Panettone and pandoro are both Christmas staple throughout Italy: delicious and yummy as they do look, those traditional Italian sweet yeast breads, most popular around Christmas and other special occasions.

Let’s present these two Italian, Christmas stars! Panettone, the tall, cylindrical (usually taller than broad, with its hallmark domed shape), fruit-filled sweet bread has graced Christmas tables in Milan, pretty much as we find it today, since at least the Reinassance: there are many fascinating legends regarding its origins.

The most well know of the panettone,  describes a Milanese baker named Toni who had a beautiful daughter.

A young nobleman wanted to marry her so disguised himself as a baker, and baked this special sweet bread filled with raisins and candied fruit peels to win the father’s approval.
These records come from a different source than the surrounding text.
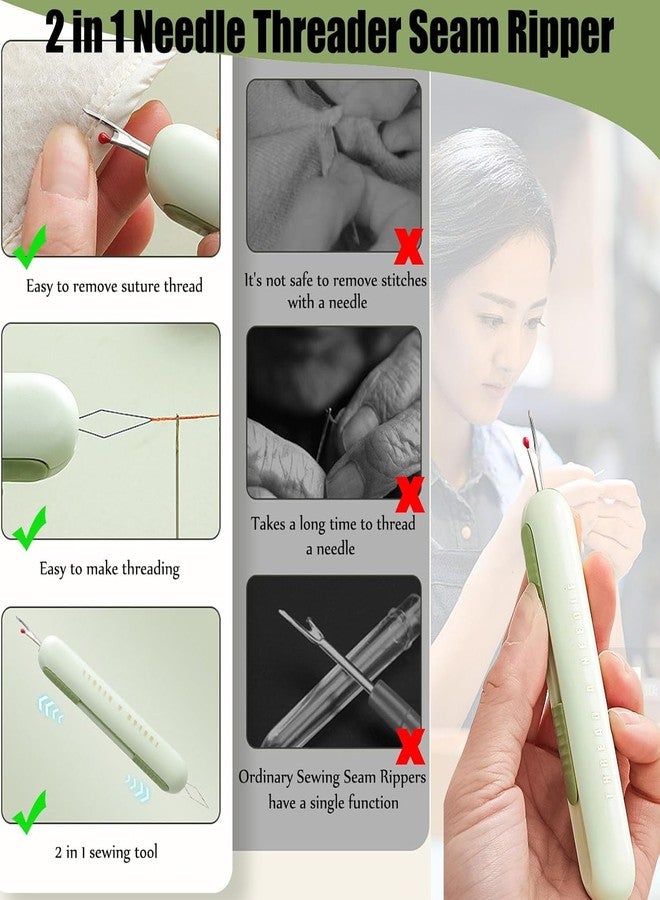 2 in 1 Needle Threader Seam Ripper

Easy to remove suture thread

Easy to make threading

2 in 1 sewing tool

It's not safe to remove stitches with a needle

Takes a long time to thread a needle

Ordinary Sewing Seam Rippers have a single function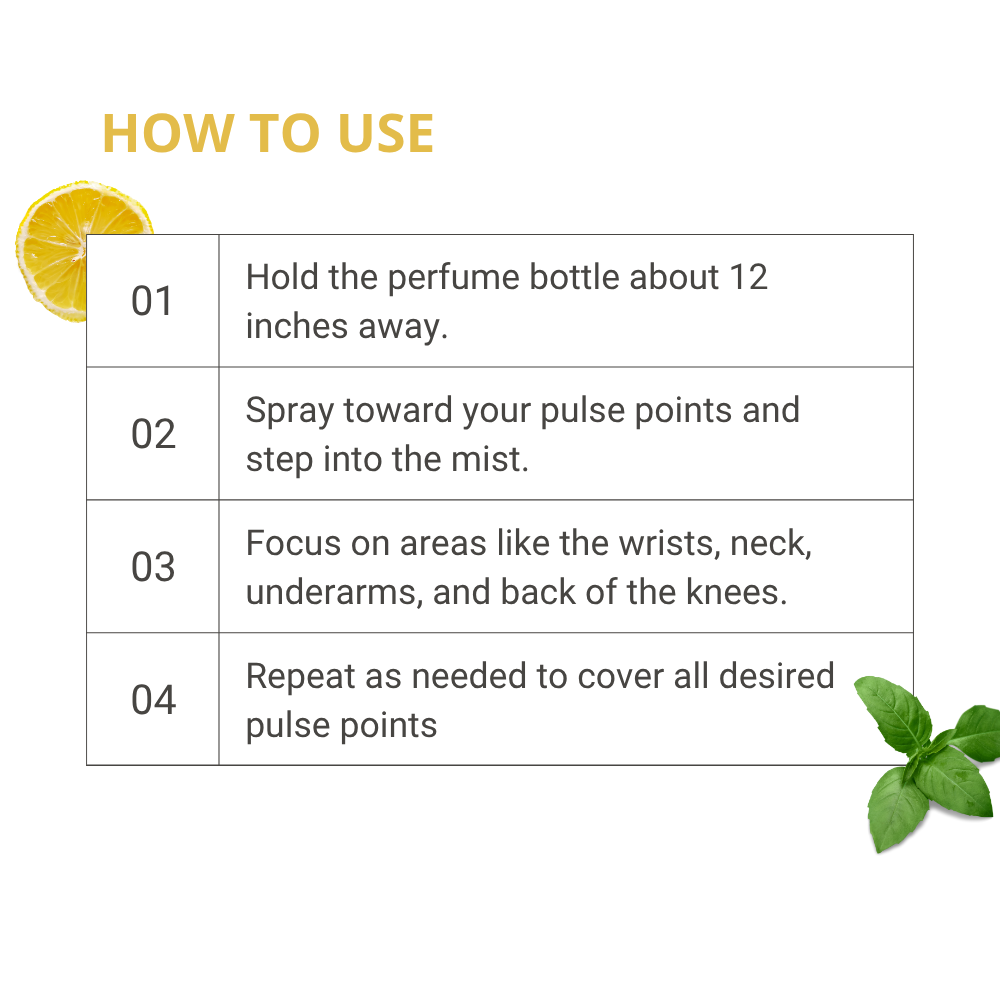 HOW TO USE

| | |
|---|---|
| 01 | Hold the perfume bottle about 12 inches away. |
| 02 | Spray toward your pulse points and step into the mist. |
| 03 | Focus on areas like the wrists, neck, underarms, and back of the knees. |
| 04 | Repeat as needed to cover all desired pulse points |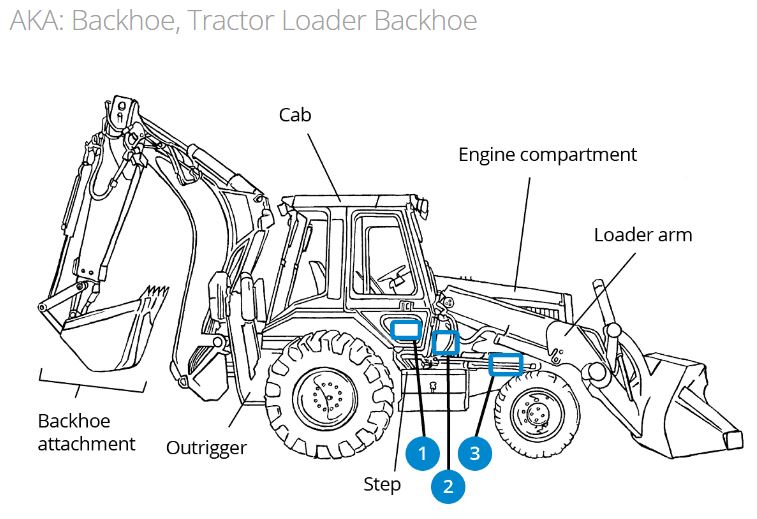 AKA: Backhoe, Tractor Loader Backhoe

Cab

Engine compartment

Loader arm

Backhoe attachment

Outrigger

Step

1

2

3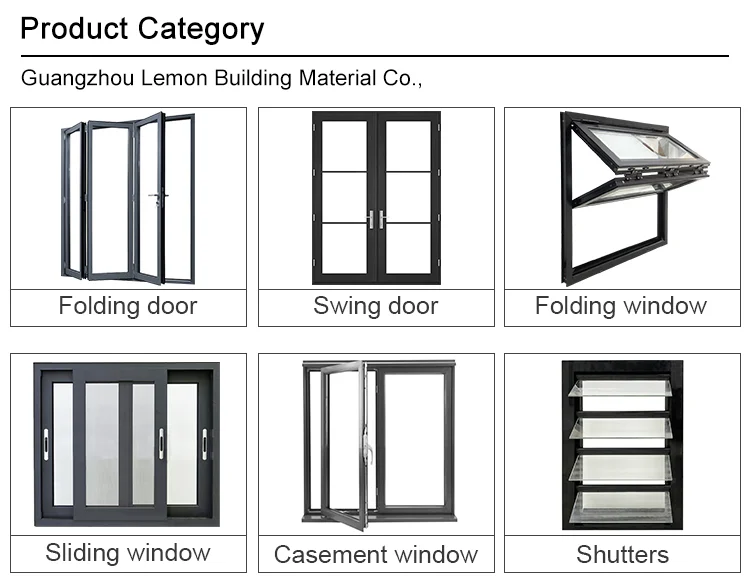 Product Category

Guangzhou Lemon Building Material Co.,

Folding door

Swing door

Folding window

Sliding window

Casement window

Shutters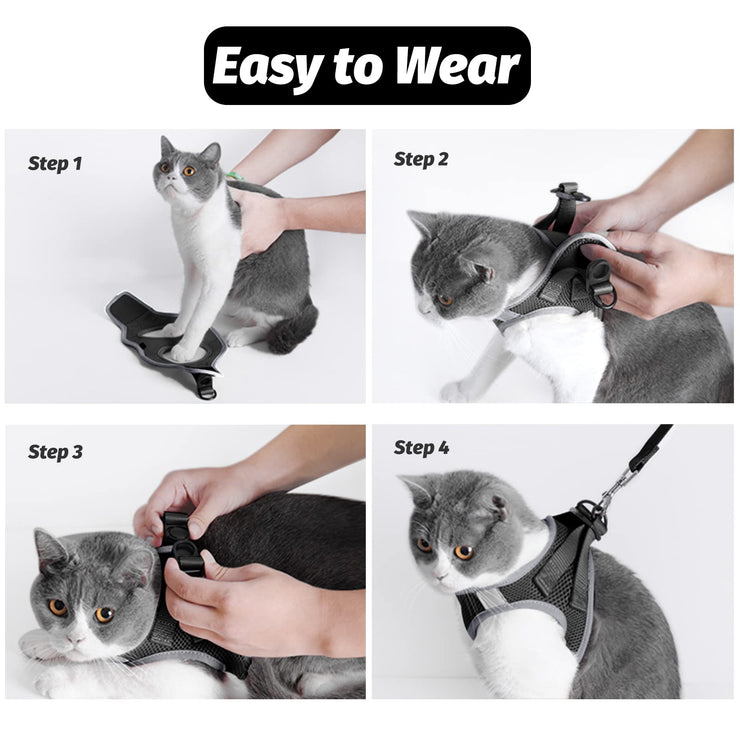 Easy to Wear

Step 1

Step 2

Step 3

Step 4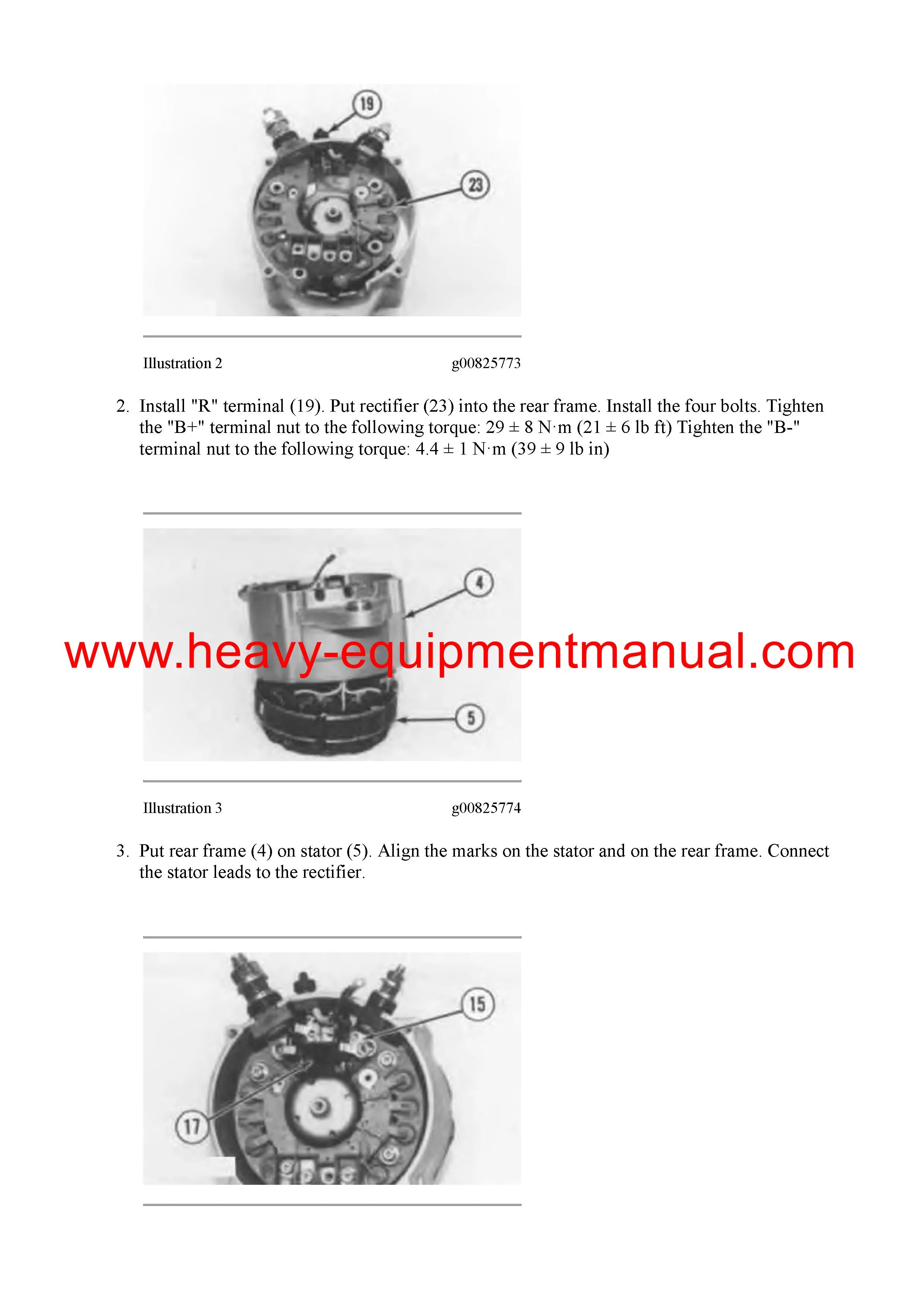 19

23

Illustration 2 g00825773

2. Install "R" terminal (19). Put rectifier (23) into the rear frame. Install the four bolts. Tighten the "B+" terminal nut to the following torque: 29 ± 8 N·m (21 ± 6 lb ft) Tighten the "B-" terminal nut to the following torque: 4.4 ± 1 N·m (39 ± 9 lb in)

4

www.heavy-equipmentmanual.com

5

Illustration 3 g00825774

3. Put rear frame (4) on stator (5). Align the marks on the stator and on the rear frame. Connect the stator leads to the rectifier.

15

17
The two young people married, and meanwhile the sweet bread made Toni’s bakery famous, and was named “pan de Toni” or, Toni’s bread.

The other Chrstmas star, pandoro, comes from Verona: pandoro is commonly shaped like a frustum with an 8 pointed-star section.
Pandoro is traditionally served dusted with vanilla scented icing sugar made to resemble the snowy peaks during Christmas.

The origin of pandoro has not yet been established with certainty, the versions are still contrasting.

Some people thinks the pandoro was born in the Venetian Republic in the ‘500, when they were served on the rich tables of nobles some sweet of conical shape, covered with gold leaf, called “Pan de Oro” (Golden Bread).

For others, however, the origin comes from an old star-shaped dessert that the Veronese consumed at Christmas: the “Nadalin”. The most accepted theory, however, links the birth of pandoro to the Royal House of Habsburg, where since ‘700-‘800 processing techniques of the “Vienna bread” were well known and remained the basis for the preparation of pandoro.

In recent times, panettone and pandoro have undergone a sort of “restyling”, since many other variations of the original recipes are available:  be them coverings or fillings, chocolate,  zabaione sauce,  crema pasticcera (pastry cream) may now easily accommodate people tastes, even if purits would probably dislike such tasteful variations.

What about you?

Having Panettone and pandoro attained national status as dolci delle feste, you cannot help but taste them… Unless you’ve already done it, you would not believe how yummy they are!